What to do — Retype the lines of the records below without any changes, starting at the line that contains "How much space" and ending with the last line of the records.

Spatial question entries:
+-------+

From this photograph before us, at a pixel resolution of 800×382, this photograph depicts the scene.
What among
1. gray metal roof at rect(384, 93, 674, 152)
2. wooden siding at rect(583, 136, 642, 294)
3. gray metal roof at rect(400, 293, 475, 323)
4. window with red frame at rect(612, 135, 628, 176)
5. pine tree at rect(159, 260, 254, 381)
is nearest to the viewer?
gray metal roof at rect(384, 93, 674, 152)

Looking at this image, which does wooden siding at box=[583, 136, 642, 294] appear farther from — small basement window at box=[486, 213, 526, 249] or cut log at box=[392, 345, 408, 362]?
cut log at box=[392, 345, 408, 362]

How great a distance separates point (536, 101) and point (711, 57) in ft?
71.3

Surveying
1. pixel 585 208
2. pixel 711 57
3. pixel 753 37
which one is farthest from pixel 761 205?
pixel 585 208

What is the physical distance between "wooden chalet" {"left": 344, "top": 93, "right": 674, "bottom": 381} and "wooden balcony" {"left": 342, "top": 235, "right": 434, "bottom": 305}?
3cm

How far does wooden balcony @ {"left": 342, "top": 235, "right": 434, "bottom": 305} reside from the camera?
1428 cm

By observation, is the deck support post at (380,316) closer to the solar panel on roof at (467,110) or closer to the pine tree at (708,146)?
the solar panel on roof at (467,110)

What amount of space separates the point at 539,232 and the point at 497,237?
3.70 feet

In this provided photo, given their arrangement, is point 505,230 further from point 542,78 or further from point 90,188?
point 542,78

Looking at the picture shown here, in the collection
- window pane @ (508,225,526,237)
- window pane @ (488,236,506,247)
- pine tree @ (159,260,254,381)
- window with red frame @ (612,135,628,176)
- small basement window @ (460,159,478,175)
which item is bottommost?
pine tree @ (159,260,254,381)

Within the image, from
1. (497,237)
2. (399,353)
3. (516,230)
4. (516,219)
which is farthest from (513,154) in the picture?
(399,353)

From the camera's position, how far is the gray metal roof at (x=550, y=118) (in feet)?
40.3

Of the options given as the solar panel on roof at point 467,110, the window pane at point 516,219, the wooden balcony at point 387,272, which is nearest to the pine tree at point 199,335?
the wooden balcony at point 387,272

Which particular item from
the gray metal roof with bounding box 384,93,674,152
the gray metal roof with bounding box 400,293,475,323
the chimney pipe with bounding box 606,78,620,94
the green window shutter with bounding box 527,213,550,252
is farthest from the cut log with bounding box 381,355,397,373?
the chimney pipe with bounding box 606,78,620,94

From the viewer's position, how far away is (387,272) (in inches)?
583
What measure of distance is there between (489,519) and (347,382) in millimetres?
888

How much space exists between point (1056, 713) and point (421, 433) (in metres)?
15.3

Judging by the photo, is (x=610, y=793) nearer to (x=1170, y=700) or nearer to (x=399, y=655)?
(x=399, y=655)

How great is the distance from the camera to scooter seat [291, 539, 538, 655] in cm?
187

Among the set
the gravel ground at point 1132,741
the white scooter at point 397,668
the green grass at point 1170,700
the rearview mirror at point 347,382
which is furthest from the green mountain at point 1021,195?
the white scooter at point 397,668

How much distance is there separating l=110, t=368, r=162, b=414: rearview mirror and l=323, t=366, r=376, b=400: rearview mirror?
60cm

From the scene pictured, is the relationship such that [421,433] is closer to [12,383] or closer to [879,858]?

+-------+

Right answer —
How much space exists between point (1056, 713) and point (421, 433) (in metres)?
15.3

Judging by the photo, is (x=610, y=793) nearer to (x=1170, y=700) or nearer to (x=399, y=655)?
(x=399, y=655)

How great is the distance from the camera to scooter seat [291, 539, 538, 655] in cm?
187

Among the set
the gravel ground at point 1132,741
the white scooter at point 397,668
the green grass at point 1170,700
the rearview mirror at point 347,382
which is furthest from the green mountain at point 1021,195?
the white scooter at point 397,668

How much distance is there separating l=110, t=368, r=162, b=414: rearview mirror and l=323, t=366, r=376, b=400: rearview mirror?
60cm

From the scene pictured, is the relationship such that [421,433] is closer to [12,383] or closer to [879,858]?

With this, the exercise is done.